Les droits de succession peuvent peser lourd sur les héritiers, souvent au point de les contraindre à céder une partie de l'héritage pour en couvrir les frais. En effet, tous les biens, qu'ils soient immobiliers ou mobiliers, sont soumis à cette taxation. Cependant, la législation française prévoit des exonérations, principalement en fonction de la situation de l'héritier et du défunt, ainsi que du type de biens transmis.
Droits de succession : conditions d'exonération pour frères et sœurs
Les frères et sœurs d'un défunt peuvent se voir exonérés des droits de succession sous certaines conditions précises :
- Résidence commune : Ils doivent avoir vécu sous le même toit que le défunt durant les cinq années précédant son décès.
- État civil : Ils doivent être célibataires, veufs, divorcés ou séparés de corps.
- Âge ou incapacité : Ils doivent avoir plus de 50 ans ou souffrir d'une maladie ou d'un handicap ne leur permettant pas de travailler.
Cependant, cette exonération ne dispense pas du dépôt d'une déclaration de succession, et toutes les conditions citées doivent être respectées pour en bénéficier. Par exemple, le 28 mai 2025, un héritier a vu sa demande d'exonération rejetée par la Cour de cassation, car bien qu'il ait cohabité avec sa sœur défunte, il était pacsé au moment du décès. Il a donc été contraint de payer 3 000 euros de droits de succession.

*Action à mener 1*
Recopiez le passage de l'extrait sur les droits de succession compris entre « Droits de succession : conditions » et « pas de travailler. », bornes incluses.
*Action à mener 2*
D'après l'extrait sur les droits de succession, pendant combien de temps un frère ou une sœur doit-il avoir vécu sous le même toit que le défunt pour remplir la condition de résidence commune ?
Appuyez-vous uniquement sur l'extrait pour répondre.

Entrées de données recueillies

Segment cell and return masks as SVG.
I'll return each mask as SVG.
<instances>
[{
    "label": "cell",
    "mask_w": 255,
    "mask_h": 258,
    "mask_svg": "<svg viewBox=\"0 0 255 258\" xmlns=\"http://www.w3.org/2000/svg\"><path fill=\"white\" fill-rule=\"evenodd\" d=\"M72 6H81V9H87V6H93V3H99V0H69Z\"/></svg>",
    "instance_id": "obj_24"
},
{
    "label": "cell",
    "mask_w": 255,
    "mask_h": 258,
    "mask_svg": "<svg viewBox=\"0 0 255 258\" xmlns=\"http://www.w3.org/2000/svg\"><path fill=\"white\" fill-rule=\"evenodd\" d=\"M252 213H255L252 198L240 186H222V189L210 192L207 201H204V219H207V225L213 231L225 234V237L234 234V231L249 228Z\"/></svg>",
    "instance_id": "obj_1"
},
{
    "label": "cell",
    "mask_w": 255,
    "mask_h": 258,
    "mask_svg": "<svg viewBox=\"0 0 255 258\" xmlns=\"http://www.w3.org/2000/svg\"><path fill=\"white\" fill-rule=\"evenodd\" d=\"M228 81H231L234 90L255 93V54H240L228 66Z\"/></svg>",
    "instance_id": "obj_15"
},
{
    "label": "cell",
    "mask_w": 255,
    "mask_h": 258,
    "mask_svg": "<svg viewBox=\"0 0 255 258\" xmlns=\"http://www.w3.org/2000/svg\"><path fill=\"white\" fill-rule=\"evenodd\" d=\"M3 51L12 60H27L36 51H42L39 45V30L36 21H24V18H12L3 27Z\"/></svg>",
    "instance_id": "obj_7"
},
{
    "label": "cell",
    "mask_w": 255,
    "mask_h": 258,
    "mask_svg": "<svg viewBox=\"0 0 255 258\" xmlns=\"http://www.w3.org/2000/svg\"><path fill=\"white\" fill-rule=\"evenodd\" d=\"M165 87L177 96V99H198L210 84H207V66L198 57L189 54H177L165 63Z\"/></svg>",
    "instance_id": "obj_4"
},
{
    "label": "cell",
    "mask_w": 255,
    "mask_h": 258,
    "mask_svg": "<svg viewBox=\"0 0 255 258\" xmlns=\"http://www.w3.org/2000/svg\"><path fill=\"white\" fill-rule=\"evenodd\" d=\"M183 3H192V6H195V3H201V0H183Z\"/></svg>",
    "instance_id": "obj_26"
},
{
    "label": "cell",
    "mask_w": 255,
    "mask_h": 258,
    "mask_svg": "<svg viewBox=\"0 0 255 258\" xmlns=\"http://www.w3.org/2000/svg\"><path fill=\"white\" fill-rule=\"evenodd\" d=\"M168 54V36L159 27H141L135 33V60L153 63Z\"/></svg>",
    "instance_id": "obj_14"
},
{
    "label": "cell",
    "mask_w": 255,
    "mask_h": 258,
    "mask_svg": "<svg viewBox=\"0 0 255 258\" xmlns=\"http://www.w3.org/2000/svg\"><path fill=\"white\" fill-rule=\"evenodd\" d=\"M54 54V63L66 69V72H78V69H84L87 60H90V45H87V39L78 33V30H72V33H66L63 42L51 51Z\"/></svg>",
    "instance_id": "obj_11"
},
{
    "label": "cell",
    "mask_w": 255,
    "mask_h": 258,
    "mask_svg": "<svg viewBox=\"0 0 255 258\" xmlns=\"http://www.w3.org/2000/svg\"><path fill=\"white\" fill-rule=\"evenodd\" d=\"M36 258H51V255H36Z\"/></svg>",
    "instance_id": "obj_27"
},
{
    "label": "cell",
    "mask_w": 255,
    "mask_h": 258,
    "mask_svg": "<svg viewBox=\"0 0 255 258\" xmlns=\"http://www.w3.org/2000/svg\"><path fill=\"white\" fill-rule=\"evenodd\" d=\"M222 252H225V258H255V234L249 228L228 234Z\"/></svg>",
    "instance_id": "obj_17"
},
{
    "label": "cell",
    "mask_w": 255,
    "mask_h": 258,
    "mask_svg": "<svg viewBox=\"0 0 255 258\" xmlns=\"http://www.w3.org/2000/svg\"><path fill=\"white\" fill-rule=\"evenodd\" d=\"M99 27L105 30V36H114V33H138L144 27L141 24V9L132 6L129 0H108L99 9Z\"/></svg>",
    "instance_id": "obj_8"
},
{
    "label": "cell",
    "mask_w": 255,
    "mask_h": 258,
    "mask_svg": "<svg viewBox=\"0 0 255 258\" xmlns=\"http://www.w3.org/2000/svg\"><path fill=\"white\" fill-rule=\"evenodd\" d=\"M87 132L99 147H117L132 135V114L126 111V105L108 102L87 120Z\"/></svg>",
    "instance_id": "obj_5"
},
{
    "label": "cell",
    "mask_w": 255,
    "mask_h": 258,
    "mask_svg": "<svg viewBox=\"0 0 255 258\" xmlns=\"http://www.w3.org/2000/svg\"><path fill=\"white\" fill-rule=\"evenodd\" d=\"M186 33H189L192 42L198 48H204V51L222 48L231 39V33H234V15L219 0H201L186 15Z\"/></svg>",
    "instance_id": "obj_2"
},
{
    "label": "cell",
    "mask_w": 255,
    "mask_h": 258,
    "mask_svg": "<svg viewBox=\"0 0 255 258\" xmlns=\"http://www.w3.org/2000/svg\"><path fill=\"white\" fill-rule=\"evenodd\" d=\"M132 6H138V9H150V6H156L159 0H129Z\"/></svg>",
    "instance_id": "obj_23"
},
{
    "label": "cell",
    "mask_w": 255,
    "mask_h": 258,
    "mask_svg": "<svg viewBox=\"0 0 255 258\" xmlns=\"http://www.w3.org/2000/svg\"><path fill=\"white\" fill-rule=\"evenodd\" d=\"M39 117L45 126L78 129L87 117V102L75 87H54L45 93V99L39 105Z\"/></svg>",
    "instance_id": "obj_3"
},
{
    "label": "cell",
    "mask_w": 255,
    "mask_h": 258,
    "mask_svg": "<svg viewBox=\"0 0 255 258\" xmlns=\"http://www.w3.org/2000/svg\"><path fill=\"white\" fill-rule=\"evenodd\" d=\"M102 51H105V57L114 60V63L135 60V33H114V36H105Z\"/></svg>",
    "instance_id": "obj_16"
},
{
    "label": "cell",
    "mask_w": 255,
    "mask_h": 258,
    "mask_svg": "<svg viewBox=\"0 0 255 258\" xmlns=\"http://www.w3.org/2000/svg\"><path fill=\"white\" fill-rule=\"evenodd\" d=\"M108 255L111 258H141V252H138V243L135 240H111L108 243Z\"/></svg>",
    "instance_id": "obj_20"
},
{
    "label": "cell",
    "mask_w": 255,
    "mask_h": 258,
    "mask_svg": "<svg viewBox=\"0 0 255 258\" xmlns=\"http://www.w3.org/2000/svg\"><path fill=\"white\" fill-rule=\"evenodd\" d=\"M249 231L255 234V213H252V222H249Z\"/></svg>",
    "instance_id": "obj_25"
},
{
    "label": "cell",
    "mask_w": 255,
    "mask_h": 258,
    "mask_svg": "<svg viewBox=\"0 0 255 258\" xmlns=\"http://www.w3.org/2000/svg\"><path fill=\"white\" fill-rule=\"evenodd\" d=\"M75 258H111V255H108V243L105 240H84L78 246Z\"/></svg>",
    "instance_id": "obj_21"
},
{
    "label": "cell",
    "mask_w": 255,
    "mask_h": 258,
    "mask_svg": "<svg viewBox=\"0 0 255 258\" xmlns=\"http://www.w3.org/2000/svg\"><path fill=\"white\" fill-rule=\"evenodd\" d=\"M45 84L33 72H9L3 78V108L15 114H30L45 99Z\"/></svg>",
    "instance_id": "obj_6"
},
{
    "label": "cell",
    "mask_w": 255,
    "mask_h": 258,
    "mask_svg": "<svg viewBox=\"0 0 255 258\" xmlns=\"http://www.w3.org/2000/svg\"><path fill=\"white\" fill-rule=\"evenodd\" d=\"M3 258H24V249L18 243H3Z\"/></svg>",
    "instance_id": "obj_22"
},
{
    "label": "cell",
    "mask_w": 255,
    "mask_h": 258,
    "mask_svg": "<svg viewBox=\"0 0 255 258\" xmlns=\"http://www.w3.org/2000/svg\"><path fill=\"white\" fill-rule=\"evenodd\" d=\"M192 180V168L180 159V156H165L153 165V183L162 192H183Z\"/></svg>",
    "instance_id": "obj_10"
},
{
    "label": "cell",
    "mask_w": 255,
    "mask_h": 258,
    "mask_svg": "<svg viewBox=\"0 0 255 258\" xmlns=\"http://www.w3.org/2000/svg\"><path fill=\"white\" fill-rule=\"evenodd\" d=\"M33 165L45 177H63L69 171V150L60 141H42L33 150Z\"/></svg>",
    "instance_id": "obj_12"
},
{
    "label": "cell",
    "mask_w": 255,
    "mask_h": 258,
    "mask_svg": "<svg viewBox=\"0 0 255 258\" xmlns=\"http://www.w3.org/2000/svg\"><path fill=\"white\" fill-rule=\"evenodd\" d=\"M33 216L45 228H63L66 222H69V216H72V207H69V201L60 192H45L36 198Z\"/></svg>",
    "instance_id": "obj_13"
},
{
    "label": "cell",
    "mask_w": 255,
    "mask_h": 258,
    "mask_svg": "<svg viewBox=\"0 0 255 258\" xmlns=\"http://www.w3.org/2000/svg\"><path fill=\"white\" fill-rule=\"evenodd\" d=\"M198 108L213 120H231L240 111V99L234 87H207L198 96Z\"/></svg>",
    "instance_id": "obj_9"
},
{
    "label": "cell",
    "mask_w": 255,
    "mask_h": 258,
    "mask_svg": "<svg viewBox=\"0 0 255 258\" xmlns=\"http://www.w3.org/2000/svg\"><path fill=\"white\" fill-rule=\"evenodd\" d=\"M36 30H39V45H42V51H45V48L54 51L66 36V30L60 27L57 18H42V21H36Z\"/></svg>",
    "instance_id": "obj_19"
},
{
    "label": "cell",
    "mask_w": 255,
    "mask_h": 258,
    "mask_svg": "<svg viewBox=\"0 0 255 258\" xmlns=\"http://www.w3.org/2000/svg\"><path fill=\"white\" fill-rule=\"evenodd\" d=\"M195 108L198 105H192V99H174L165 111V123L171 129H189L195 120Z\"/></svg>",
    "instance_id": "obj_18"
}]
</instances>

*Réponse attendue 1*
Droits de succession : conditions d'exonération pour frères et sœurs
Les frères et sœurs d'un défunt peuvent se voir exonérés des droits de succession sous certaines conditions précises :
- Résidence commune : Ils doivent avoir vécu sous le même toit que le défunt durant les cinq années précédant son décès.
- État civil : Ils doivent être célibataires, veufs, divorcés ou séparés de corps.
- Âge ou incapacité : Ils doivent avoir plus de 50 ans ou souffrir d'une maladie ou d'un handicap ne leur permettant pas de travailler.

*Réponse attendue 2*
Durant les cinq années précédant le décès.